- [Supplied passage]
* * *
The core anomaly detection logic resides in the main application file. It orchestrates embedding, searching, and deciding if an event is a new anomaly.

index.js (snippet)

// ... imports for express, cors, etc.
import { embeddingService } from './services/embeddingService.js';
import { milvusService } from './services/milvusClient.js';
import { sseService } from './services/sseService.js';
import { metrics } from './monitoring/metrics.js';
import pino from 'pino';

const app = express();
app.use(cors());
app.use(express.json());
const logger = pino({ level: 'info' });

const ANOMALY_DISTANCE_THRESHOLD = 0.7; // This threshold is empirical and needs tuning.

app.post('/ingest', async (req, res) => {
    const { event_message } = req.body;
    if (!event_message || typeof event_message !== 'string') {
        return res.status(400).json({ error: 'Invalid event message' });
    }

    const start = process.hrtime();
    try {
        const vector = await embeddingService.createEmbedding(event_message);
        
        const searchResults = await milvusService.searchSimilarVectors(vector, 1);
        const [nearestNeighbor] = searchResults;

        let isAnomaly = true;
        let clusterId = null;

        if (nearestNeighbor && nearestNeighbor.score < ANOMALY_DISTANCE_THRESHOLD) {
            // Event is similar to an existing one, not a new anomaly type.
            isAnomaly = false;
        }

        // Always insert the event for future comparisons.
        await milvusService.insertEvent({
            timestamp: Date.now(),
            raw_event: event_message,
            event_vector: vector,
        });

        if (isAnomaly) {
            logger.info({ event: event_message, distance: nearestNeighbor?.score }, "New anomaly detected.");
            metrics.anomaliesTotal.inc();
            // Broadcast to all connected SSE clients.
* * *
- [Dataset records]

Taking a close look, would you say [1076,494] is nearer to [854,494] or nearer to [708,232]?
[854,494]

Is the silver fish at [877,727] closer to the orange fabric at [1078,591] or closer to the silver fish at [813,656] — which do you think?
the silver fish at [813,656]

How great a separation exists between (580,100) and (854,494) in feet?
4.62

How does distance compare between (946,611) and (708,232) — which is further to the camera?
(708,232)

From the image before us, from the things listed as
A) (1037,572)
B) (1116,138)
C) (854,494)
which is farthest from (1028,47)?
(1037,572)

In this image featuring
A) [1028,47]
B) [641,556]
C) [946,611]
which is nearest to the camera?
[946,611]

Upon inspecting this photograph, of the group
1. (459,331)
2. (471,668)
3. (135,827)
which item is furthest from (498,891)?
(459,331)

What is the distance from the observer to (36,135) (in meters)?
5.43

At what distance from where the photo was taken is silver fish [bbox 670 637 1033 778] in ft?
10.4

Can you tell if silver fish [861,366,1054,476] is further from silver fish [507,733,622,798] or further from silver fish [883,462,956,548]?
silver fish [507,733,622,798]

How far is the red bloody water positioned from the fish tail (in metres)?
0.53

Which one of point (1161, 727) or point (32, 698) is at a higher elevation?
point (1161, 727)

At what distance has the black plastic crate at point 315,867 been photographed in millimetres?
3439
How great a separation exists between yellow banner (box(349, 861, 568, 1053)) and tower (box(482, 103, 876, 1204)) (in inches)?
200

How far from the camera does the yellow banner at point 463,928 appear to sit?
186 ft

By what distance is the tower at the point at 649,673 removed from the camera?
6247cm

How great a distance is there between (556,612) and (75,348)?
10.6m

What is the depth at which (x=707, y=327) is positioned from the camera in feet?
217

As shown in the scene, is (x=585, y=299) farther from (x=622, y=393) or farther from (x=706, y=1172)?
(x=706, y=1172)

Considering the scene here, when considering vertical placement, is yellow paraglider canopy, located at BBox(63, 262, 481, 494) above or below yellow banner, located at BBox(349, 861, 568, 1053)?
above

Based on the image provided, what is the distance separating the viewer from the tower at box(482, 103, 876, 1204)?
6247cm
* * *
- [The tasks]
- 1) Return the part of the anomaly detection code snippet from "let isAnomaly = true;" up to and including "new anomaly type.", copied verbatim.
- 2) Resume the anomaly detection code snippet, picking up right after its last line.

- [Outputs]
- 1)
let isAnomaly = true;
        let clusterId = null;

        if (nearestNeighbor && nearestNeighbor.score < ANOMALY_DISTANCE_THRESHOLD) {
            // Event is similar to an existing one, not a new anomaly type.

- 2)
            sseService.broadcast({
                type: 'new_anomaly',
                payload: {
                    id: new Date().getTime(), // simple unique id
                    message: event_message,
                    distance: nearestNeighbor ? nearestNeighbor.score : Infinity,
                    timestamp: new Date().toISOString(),
                }
            });
        }
        
        const duration = process.hrtime(start);
        const durationMs = duration[0] * 1000 + duration[1] / 1e6;
        metrics.ingestionLatency.observe(durationMs / 1000); // observe in seconds

        res.status(202).json({ status: 'accepted', is_anomaly: isAnomaly });
    } catch (error) {
        logger.error({ err: error }, "Error during event ingestion.");
        res.status(500).json({ error: 'Internal server error' });
    }
});
// ... more endpoints below

The Server-Sent Events Broadcasting Layer

The SSE implementation is deceptively simple but has critical details. The service must manage a list of active clients, write data in the correct format (data: JSON_STRING\n\n), and gracefully handle client disconnections to prevent memory leaks.

services/sseService.js

import pino from 'pino';
import { metrics } from '../monitoring/metrics.js';

const logger = pino({ level: 'info' });

class SseService {
    constructor() {
        this.clients = new Set();
    }

    // This method is called by the Express route handler.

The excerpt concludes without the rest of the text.